### [What to do]
Exact wording is required for every entry; transcribe all of them and leave the images out.
Data for this task section start
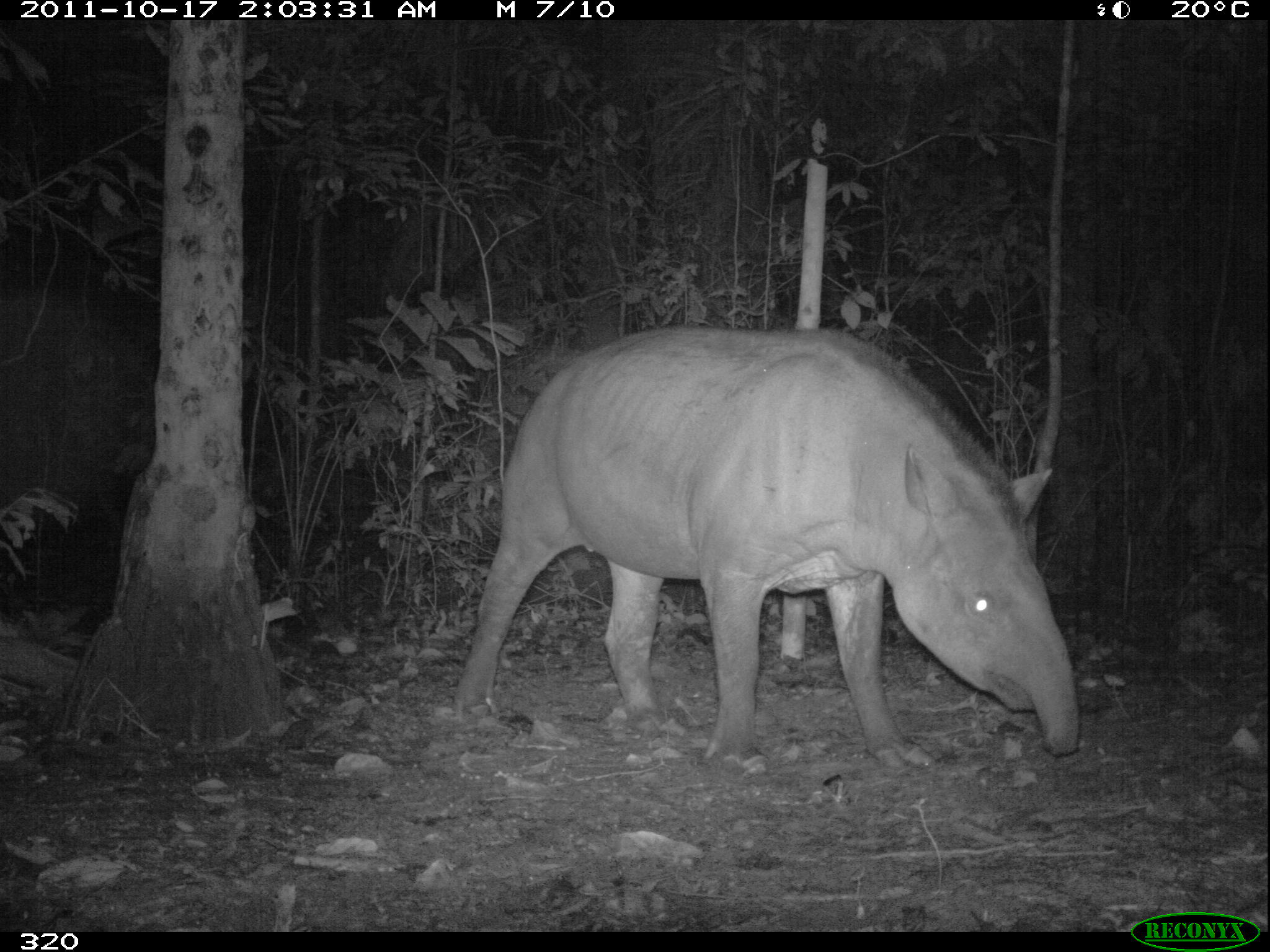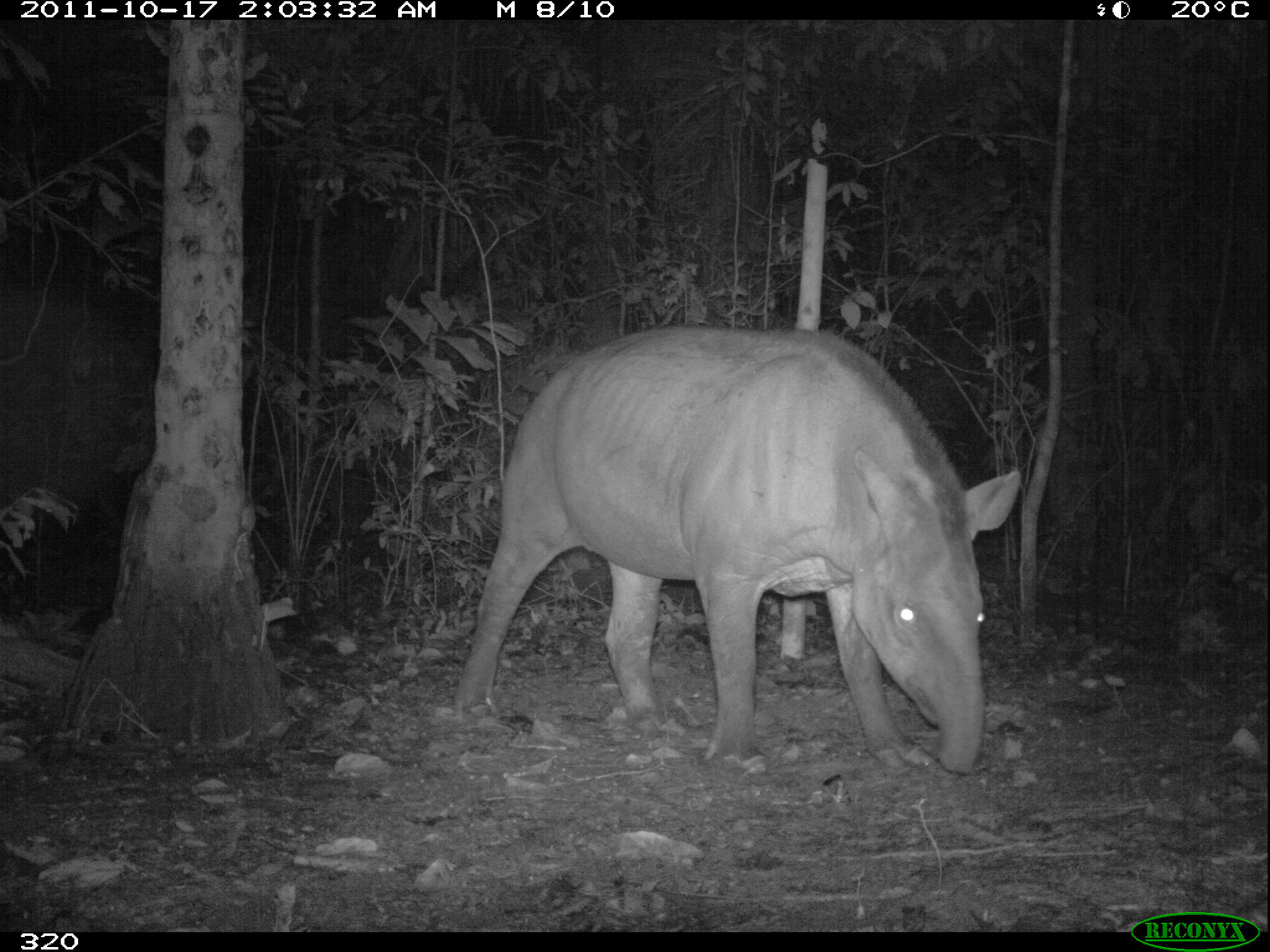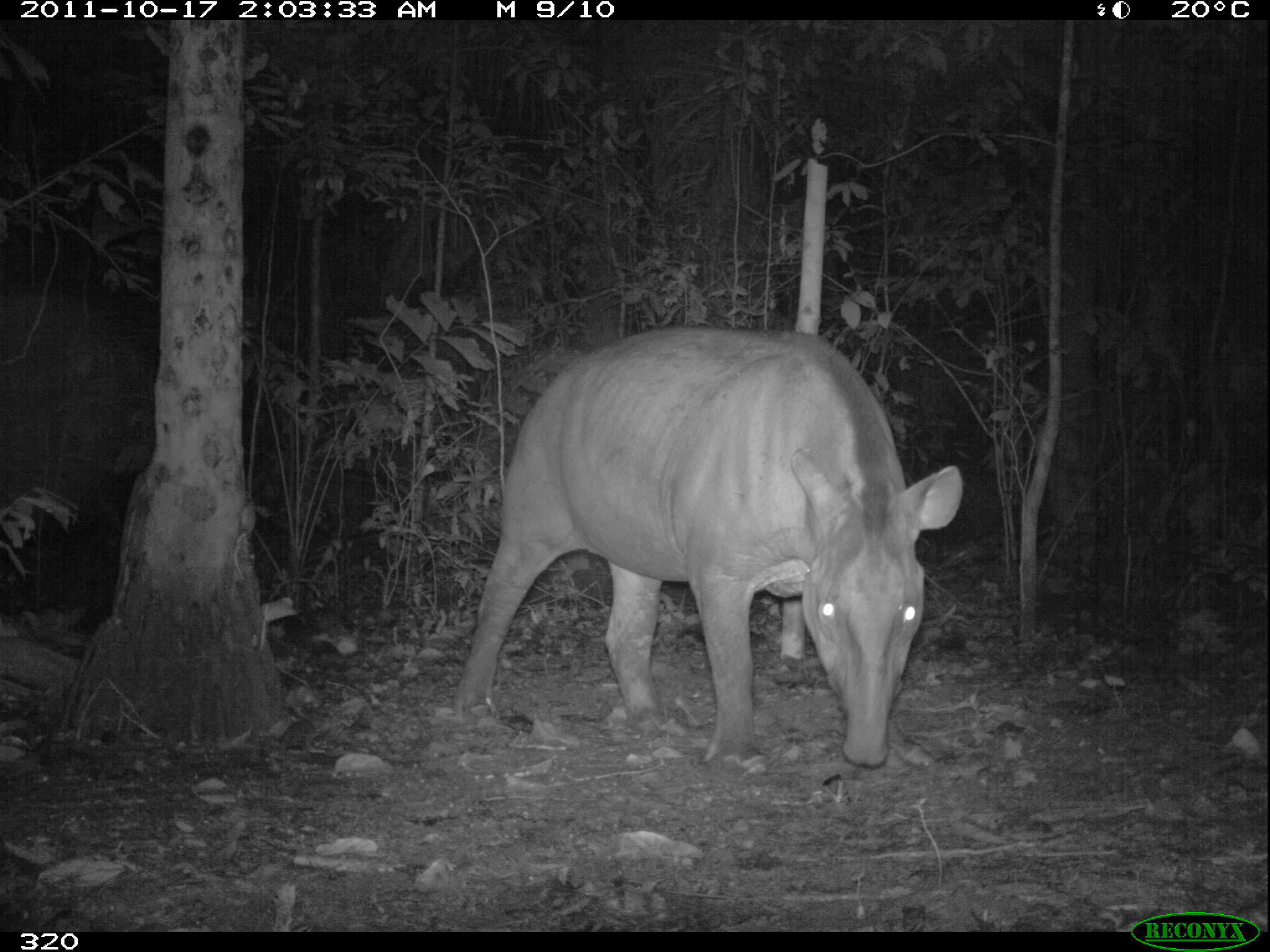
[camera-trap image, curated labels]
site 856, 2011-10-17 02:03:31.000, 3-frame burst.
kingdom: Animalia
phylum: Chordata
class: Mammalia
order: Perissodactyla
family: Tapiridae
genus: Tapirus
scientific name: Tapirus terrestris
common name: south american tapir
Data for this task section end
### [Response area]
[camera-trap image, curated labels]
site 856, 2011-10-17 02:03:31.000, 3-frame burst.
kingdom: Animalia
phylum: Chordata
class: Mammalia
order: Perissodactyla
family: Tapiridae
genus: Tapirus
scientific name: Tapirus terrestris
common name: south american tapir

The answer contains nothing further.